* Rumusan Masalah *
Susun baris-baris dari baris yang memuat "From what is" sampai dengan baris yang memuat "3. the seat back at point 412,464" menjadi daftar JSON berisi string, satu string per baris, tanpa baris kosong. Jangan sertakan gambar dalam jawaban.

•••

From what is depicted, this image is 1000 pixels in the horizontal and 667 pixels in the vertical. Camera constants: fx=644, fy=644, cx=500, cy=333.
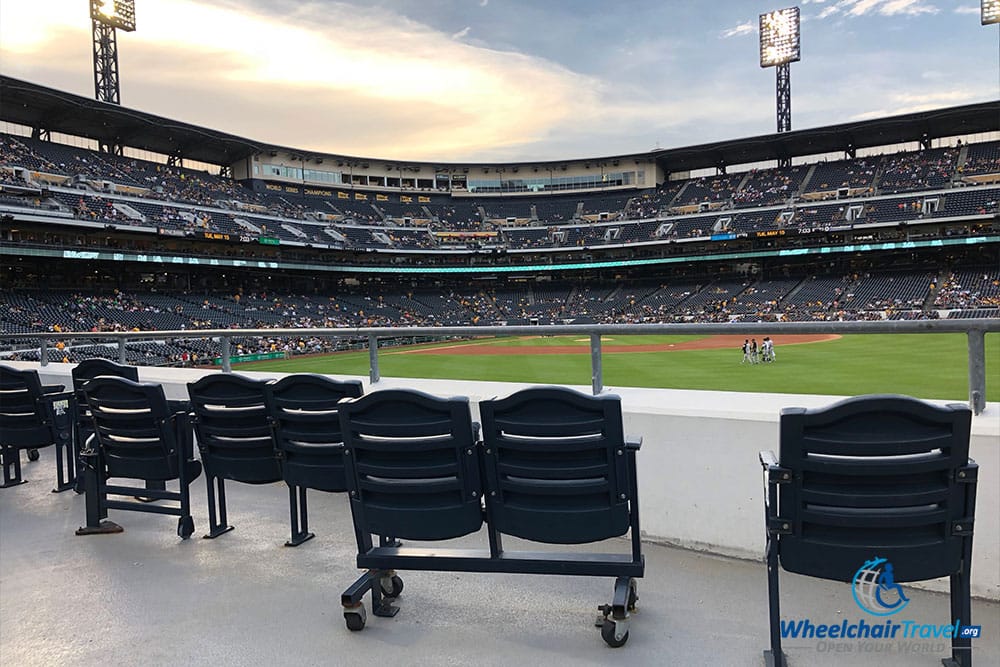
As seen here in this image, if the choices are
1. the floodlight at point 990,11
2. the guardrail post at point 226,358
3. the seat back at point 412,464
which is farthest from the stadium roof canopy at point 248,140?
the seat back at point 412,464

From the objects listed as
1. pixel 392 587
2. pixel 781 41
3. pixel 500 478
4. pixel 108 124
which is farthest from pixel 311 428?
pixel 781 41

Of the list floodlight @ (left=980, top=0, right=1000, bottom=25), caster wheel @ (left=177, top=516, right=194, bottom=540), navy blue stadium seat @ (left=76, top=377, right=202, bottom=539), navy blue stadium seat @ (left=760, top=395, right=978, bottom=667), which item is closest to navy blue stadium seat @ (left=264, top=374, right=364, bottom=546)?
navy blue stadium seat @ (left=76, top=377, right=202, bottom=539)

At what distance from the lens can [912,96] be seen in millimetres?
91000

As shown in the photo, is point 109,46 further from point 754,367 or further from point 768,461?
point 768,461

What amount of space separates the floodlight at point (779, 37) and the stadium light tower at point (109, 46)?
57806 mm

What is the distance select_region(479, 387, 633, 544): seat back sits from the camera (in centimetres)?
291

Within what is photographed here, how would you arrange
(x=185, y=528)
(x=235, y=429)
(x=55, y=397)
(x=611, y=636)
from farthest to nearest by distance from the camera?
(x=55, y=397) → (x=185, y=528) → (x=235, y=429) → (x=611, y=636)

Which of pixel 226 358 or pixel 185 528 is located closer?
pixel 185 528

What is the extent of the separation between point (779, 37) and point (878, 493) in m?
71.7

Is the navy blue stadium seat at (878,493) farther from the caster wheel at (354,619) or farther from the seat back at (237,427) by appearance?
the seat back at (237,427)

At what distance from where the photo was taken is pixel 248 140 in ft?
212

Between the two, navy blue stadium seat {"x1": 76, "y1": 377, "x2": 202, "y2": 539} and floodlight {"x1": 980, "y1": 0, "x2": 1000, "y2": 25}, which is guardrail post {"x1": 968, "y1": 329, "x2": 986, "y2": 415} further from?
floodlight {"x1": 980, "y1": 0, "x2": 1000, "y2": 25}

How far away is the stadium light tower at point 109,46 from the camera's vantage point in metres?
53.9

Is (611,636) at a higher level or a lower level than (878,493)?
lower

•••

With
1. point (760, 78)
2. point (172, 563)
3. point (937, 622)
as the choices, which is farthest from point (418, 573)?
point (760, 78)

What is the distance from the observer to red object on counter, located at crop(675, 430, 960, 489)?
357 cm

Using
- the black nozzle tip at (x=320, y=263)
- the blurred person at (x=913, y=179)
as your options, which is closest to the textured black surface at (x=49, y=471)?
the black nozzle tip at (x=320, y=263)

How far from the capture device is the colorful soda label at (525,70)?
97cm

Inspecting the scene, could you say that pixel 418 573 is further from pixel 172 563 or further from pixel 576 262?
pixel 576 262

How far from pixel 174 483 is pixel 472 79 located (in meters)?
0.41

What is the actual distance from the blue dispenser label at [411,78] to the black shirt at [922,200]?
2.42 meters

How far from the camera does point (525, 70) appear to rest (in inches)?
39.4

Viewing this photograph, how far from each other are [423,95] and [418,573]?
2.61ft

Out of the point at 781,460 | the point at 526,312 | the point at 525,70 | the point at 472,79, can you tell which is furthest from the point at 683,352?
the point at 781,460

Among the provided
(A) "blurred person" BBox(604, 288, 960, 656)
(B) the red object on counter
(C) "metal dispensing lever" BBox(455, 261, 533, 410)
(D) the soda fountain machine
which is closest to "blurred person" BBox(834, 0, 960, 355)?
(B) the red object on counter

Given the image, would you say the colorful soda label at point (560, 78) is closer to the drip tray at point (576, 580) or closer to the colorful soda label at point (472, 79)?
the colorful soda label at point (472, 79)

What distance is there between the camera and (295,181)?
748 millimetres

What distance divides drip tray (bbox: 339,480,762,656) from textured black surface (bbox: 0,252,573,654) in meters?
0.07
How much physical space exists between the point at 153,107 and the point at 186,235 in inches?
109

•••

* Keluaran Lengkap *
[
  "From what is depicted, this image is 1000 pixels in the horizontal and 667 pixels in the vertical. Camera constants: fx=644, fy=644, cx=500, cy=333.",
  "As seen here in this image, if the choices are",
  "1. the floodlight at point 990,11",
  "2. the guardrail post at point 226,358",
  "3. the seat back at point 412,464"
]